The contributions of this paper are summarized as follows:

• We implemented a mechanism for the real-time recognition of mechanical parts based on an industrial detection platform.
• We proposed an image increase algorithm based on direction reversal (IIA-DR) to expand the data set and verify the feasibility of the IIA-DR.
• We designed an improved neural network structure and feature extraction algorithms based on YOLO V3 for industrial detection platforms, and report refined recognition accuracy.
• We compared this study with the YOLO V3 model. This Study outperforms YOLO V3 in terms of it’s predictive estimation.

The rest of this paper is organized as follows. Section 2 presents an improved real-time object detection model and model training. Section 3 introduces an image increase algorithm that is based on direction reversal. Section 4 describes the experimental platform for real-time industrial object detection of mechanical parts. Section 5 presents the experimental data collection, data increase, border marking for samples of target objects, and dataset preparation. Section 6 provides the experimental results and analysis in detail. Section 7 concludes the paper and discusses future research issues.
::::
■ Challenges ■
**1.** According to the paper excerpt, which model is the improved neural network structure based on?
**2.** List the sections that the paper excerpt describes, giving each section number with what that section covers.

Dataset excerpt
::::
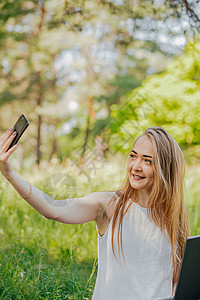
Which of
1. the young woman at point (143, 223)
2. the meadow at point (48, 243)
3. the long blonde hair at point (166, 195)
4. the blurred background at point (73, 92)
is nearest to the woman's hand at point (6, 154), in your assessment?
the young woman at point (143, 223)

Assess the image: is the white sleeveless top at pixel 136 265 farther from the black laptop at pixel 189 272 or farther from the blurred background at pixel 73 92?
the blurred background at pixel 73 92

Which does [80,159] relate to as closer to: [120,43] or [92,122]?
[92,122]

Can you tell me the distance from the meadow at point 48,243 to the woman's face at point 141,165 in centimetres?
98

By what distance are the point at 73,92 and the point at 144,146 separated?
1.64m

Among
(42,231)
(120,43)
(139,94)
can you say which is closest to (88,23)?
(120,43)

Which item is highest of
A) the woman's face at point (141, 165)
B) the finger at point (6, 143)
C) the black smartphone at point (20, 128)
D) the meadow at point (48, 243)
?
the black smartphone at point (20, 128)

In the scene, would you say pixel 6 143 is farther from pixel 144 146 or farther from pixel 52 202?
pixel 144 146

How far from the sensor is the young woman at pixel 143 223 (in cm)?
130

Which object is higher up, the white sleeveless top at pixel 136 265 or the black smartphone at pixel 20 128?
the black smartphone at pixel 20 128

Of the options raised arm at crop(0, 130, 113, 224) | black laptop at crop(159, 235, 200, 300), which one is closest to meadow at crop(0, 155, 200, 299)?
raised arm at crop(0, 130, 113, 224)

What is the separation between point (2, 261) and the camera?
2309 mm

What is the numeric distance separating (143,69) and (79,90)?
2.04 ft

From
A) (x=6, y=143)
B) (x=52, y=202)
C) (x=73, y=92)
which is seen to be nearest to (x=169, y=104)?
(x=73, y=92)

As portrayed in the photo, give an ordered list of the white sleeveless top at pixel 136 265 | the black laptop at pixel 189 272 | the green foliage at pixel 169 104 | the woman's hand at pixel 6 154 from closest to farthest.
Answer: the black laptop at pixel 189 272, the woman's hand at pixel 6 154, the white sleeveless top at pixel 136 265, the green foliage at pixel 169 104
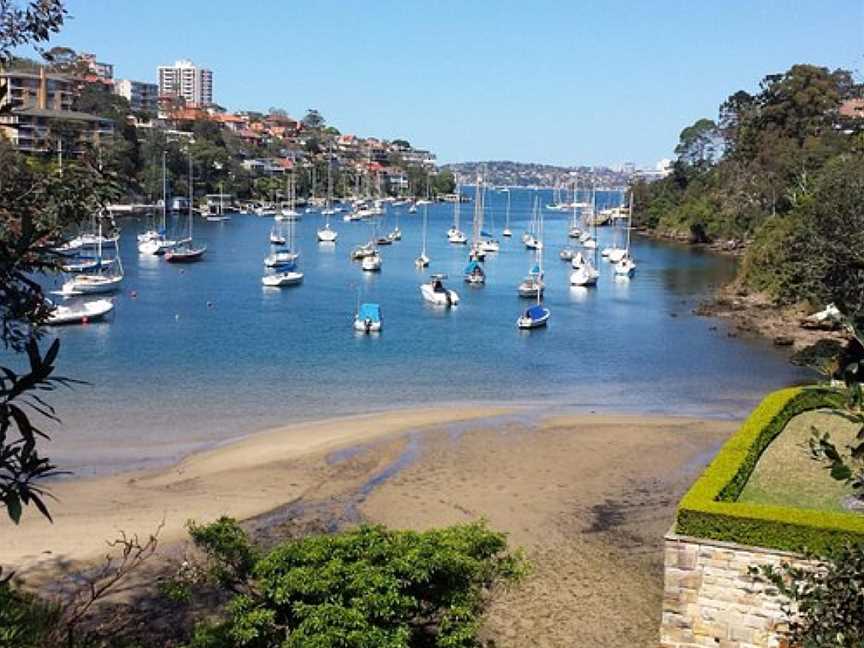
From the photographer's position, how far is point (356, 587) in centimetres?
1012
::::
■ Solved tasks ■
**1.** YOLO V3

**2.**
- Section 2: an improved real-time object detection model and model training
- Section 3: an image increase algorithm based on direction reversal
- Section 4: the experimental platform for real-time industrial object detection of mechanical parts
- Section 5: experimental data collection, data increase, border marking for samples of target objects, and dataset preparation
- Section 6: the experimental results and analysis in detail
- Section 7: the conclusion and a discussion of future research issues